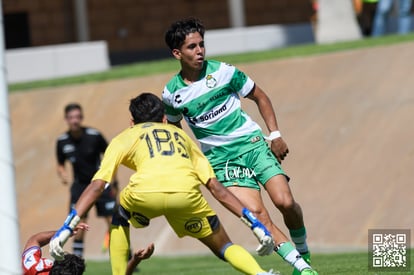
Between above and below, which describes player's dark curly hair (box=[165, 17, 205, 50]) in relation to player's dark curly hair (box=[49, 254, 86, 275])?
above

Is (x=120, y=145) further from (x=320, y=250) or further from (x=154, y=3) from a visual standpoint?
(x=154, y=3)

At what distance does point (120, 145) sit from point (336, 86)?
13.9 meters

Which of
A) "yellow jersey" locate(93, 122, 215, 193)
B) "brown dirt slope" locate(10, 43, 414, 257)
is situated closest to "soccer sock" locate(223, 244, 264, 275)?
"yellow jersey" locate(93, 122, 215, 193)

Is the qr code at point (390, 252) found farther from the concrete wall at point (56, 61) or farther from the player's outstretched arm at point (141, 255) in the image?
the concrete wall at point (56, 61)

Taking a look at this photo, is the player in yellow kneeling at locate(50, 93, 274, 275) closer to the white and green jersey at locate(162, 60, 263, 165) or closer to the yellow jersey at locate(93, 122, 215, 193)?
the yellow jersey at locate(93, 122, 215, 193)

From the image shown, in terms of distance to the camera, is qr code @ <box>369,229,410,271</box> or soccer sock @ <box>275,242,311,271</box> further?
qr code @ <box>369,229,410,271</box>

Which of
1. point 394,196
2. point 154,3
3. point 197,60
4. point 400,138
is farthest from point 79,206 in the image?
point 154,3

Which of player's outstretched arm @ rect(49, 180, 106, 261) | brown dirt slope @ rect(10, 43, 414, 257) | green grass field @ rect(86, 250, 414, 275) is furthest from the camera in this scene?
brown dirt slope @ rect(10, 43, 414, 257)

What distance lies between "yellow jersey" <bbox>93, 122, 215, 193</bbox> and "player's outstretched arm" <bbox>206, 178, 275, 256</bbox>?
113 millimetres

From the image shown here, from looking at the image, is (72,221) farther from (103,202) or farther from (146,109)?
(103,202)

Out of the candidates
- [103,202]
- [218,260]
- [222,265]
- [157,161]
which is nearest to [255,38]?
[103,202]

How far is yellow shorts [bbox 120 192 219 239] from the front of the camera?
31.0 ft

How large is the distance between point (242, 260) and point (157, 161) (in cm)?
98

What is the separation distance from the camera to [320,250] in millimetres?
18312
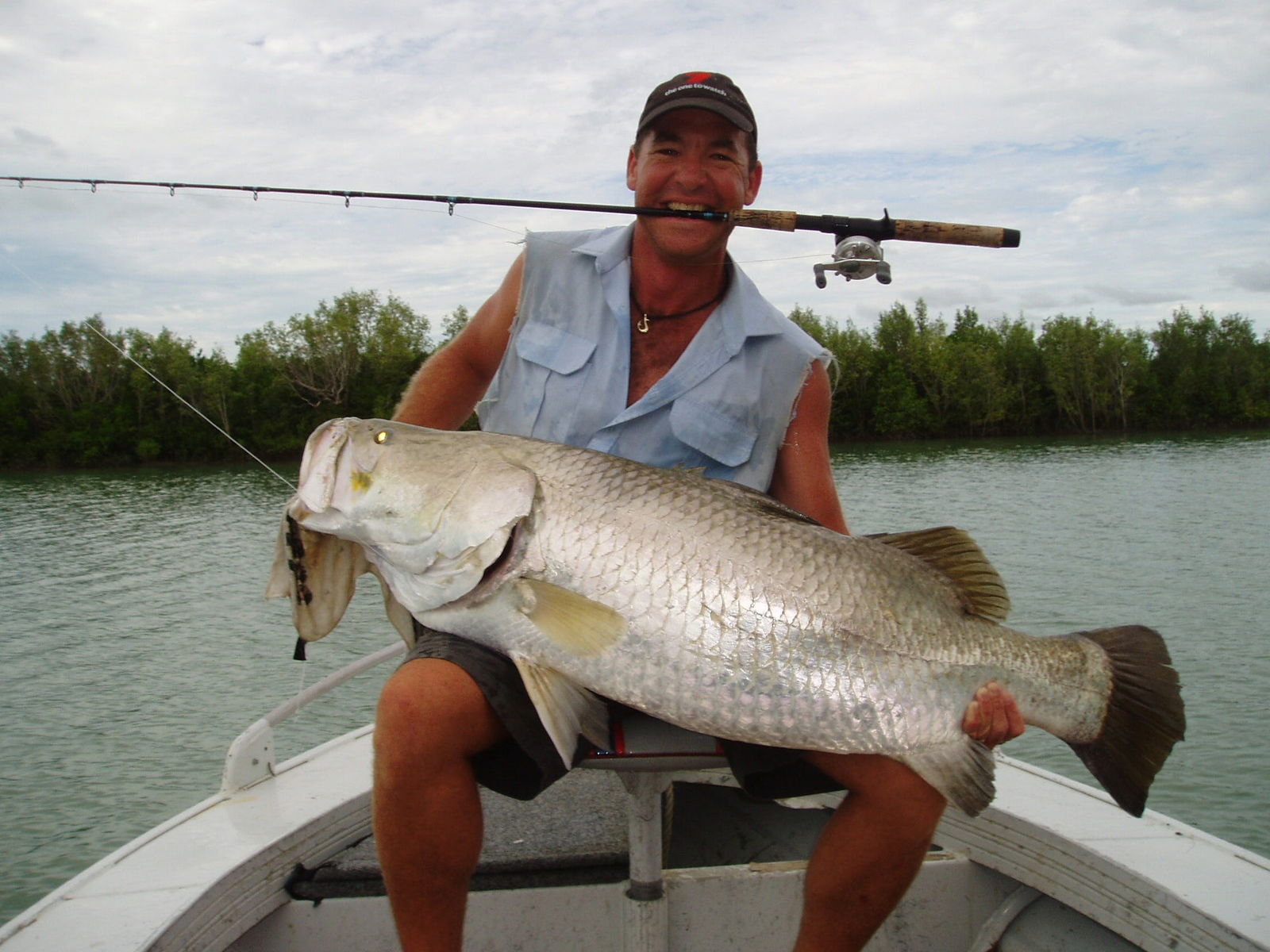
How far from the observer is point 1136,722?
2.32m

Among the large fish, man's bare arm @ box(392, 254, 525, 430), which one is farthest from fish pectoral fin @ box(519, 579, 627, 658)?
man's bare arm @ box(392, 254, 525, 430)

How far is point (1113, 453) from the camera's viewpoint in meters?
44.2

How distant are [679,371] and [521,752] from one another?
122 centimetres

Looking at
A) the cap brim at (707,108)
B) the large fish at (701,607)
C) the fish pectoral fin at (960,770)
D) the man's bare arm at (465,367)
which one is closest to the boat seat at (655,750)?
the large fish at (701,607)

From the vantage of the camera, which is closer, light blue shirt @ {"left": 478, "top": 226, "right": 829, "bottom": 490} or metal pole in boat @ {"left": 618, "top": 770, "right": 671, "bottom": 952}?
metal pole in boat @ {"left": 618, "top": 770, "right": 671, "bottom": 952}

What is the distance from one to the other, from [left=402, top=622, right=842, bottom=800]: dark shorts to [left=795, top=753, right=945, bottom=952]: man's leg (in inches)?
4.8

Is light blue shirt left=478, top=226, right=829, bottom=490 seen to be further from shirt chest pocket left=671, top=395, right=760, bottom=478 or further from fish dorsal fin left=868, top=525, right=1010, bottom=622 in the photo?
fish dorsal fin left=868, top=525, right=1010, bottom=622

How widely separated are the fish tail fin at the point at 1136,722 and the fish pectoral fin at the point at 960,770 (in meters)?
0.29

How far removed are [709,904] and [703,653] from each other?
117 centimetres

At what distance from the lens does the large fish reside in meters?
2.15

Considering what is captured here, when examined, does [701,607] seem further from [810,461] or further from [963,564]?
[810,461]

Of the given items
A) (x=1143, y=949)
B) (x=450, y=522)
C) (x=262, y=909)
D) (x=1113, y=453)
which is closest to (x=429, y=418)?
(x=450, y=522)

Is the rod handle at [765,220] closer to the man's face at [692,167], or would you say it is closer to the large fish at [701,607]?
the man's face at [692,167]

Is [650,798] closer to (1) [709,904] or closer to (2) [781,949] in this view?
(1) [709,904]
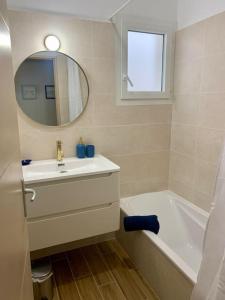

=-=-=-=-=

**What this task involves:** Reproduce the lines word for word, starting at the line that contains "Is [650,798] closer" and ending at the last of the lines, with both ends included. Leave the pictures out of your reply.

**Solution to this problem:**
Is [650,798] closer to (1) [709,904] or closer to (2) [781,949] in this view?
(1) [709,904]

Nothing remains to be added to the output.